Rows from a spatial reasoning dataset

------------------------------

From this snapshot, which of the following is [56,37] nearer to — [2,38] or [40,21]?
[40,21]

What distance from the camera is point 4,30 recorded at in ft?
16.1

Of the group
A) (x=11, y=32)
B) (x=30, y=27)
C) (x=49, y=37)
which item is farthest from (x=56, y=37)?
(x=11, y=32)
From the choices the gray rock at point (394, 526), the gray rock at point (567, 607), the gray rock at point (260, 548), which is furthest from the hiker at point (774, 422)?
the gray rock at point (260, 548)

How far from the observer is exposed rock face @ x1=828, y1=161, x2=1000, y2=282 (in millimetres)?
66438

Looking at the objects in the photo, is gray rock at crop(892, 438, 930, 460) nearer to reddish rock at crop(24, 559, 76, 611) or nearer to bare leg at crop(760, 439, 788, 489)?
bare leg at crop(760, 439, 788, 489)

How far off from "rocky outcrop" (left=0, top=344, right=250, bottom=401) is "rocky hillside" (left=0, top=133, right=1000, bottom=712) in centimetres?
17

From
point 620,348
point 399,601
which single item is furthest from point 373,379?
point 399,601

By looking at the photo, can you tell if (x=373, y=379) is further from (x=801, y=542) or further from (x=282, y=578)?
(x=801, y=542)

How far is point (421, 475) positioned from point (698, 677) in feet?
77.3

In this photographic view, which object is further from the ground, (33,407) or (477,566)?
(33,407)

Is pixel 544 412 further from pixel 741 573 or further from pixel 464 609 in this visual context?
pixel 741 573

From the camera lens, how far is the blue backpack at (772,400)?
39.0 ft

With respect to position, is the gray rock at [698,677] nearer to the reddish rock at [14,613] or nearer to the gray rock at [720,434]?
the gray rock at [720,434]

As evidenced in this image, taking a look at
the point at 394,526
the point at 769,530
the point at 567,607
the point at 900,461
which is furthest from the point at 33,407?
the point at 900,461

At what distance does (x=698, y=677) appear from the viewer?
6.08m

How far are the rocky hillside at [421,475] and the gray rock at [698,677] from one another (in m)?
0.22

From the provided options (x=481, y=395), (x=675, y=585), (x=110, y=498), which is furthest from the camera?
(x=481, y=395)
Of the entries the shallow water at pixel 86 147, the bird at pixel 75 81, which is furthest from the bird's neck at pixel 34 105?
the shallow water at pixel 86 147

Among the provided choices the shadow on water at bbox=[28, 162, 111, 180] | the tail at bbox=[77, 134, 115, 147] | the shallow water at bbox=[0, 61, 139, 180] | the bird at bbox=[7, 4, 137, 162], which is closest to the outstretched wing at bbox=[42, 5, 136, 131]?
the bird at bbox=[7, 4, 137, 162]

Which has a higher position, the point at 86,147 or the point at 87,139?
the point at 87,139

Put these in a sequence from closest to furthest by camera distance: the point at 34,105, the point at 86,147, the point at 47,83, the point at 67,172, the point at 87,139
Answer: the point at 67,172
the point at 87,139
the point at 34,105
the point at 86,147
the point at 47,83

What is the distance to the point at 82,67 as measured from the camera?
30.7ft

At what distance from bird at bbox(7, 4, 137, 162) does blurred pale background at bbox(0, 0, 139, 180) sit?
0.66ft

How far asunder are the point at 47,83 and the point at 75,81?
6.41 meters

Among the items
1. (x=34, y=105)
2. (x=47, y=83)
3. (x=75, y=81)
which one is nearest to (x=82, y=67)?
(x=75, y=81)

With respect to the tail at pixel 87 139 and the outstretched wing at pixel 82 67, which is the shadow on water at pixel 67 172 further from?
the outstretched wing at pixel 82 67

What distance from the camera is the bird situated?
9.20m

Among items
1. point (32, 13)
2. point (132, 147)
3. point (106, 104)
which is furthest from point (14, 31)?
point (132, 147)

------------------------------

**AIM**: Copy out every entry again, exactly as it was given.

**REPLY**:
From this snapshot, which of the following is [56,37] nearer to — [2,38] or [40,21]?
[40,21]

What distance from the camera is point 4,30 recorded at in ft?
16.1

Of the group
A) (x=11, y=32)
B) (x=30, y=27)
C) (x=49, y=37)
which item is farthest from (x=56, y=37)?
(x=11, y=32)
From the choices the gray rock at point (394, 526), the gray rock at point (567, 607), the gray rock at point (260, 548), which is furthest from the hiker at point (774, 422)?
the gray rock at point (260, 548)

How far from the observer is exposed rock face @ x1=828, y1=161, x2=1000, y2=282 (in millimetres)?
66438

Looking at the objects in the photo, is gray rock at crop(892, 438, 930, 460) nearer to reddish rock at crop(24, 559, 76, 611) or nearer to bare leg at crop(760, 439, 788, 489)?
bare leg at crop(760, 439, 788, 489)

How far off from "rocky outcrop" (left=0, top=344, right=250, bottom=401) is "rocky hillside" (left=0, top=133, right=1000, bottom=712) in centimetres?
17

From
point 620,348
point 399,601
which single item is furthest from point 373,379?
point 399,601

By looking at the photo, can you tell if (x=373, y=379) is further from (x=801, y=542) or further from (x=282, y=578)?
(x=801, y=542)

How far is point (421, 475) positioned from point (698, 677) in feet?
77.3

In this photographic view, which object is further from the ground, (33,407) or (477,566)?
(33,407)

Is pixel 544 412 further from pixel 741 573 or further from pixel 464 609 in this visual context?
pixel 741 573

From the camera lens, how far is the blue backpack at (772,400)?
39.0 ft

With respect to position, is the gray rock at [698,677] nearer to the reddish rock at [14,613] or nearer to the gray rock at [720,434]?
the gray rock at [720,434]

As evidenced in this image, taking a look at
the point at 394,526
the point at 769,530
the point at 567,607
the point at 900,461
which is furthest from the point at 33,407?
the point at 900,461

At what distance does (x=698, y=677) appear from the viewer?
6.08m

How far are the rocky hillside at [421,475] and the gray rock at [698,677] from one another (in m)?
0.22

From the provided options (x=481, y=395), (x=675, y=585), (x=110, y=498), which is furthest from the camera?
(x=481, y=395)
Of the entries the shallow water at pixel 86 147, the bird at pixel 75 81, which is furthest from the bird's neck at pixel 34 105?
the shallow water at pixel 86 147

Among the provided choices the shadow on water at bbox=[28, 162, 111, 180] | the tail at bbox=[77, 134, 115, 147] | the shallow water at bbox=[0, 61, 139, 180] | the bird at bbox=[7, 4, 137, 162], which is closest to the outstretched wing at bbox=[42, 5, 136, 131]?
the bird at bbox=[7, 4, 137, 162]

Which has a higher position, the point at 86,147 or the point at 87,139?
the point at 87,139

Put these in a sequence from closest to furthest by camera distance: the point at 34,105, the point at 86,147, the point at 47,83, the point at 67,172, the point at 87,139
Answer: the point at 67,172
the point at 87,139
the point at 34,105
the point at 86,147
the point at 47,83

What is the distance to the point at 82,67 as measured from the camera?
30.7ft

At what distance from bird at bbox(7, 4, 137, 162) does blurred pale background at bbox(0, 0, 139, 180) sit?
0.66ft

How far asunder are the point at 47,83 and the point at 75,81?
6.41 meters

Among the items
1. (x=34, y=105)
2. (x=47, y=83)
3. (x=75, y=81)
which one is nearest to (x=82, y=67)?
(x=75, y=81)

With respect to the tail at pixel 87 139 and the outstretched wing at pixel 82 67, which is the shadow on water at pixel 67 172 further from?
the outstretched wing at pixel 82 67

What distance from the camera is the bird situated?
9.20m

Among items
1. point (32, 13)
2. point (132, 147)
3. point (106, 104)
which is furthest from point (14, 31)?
point (132, 147)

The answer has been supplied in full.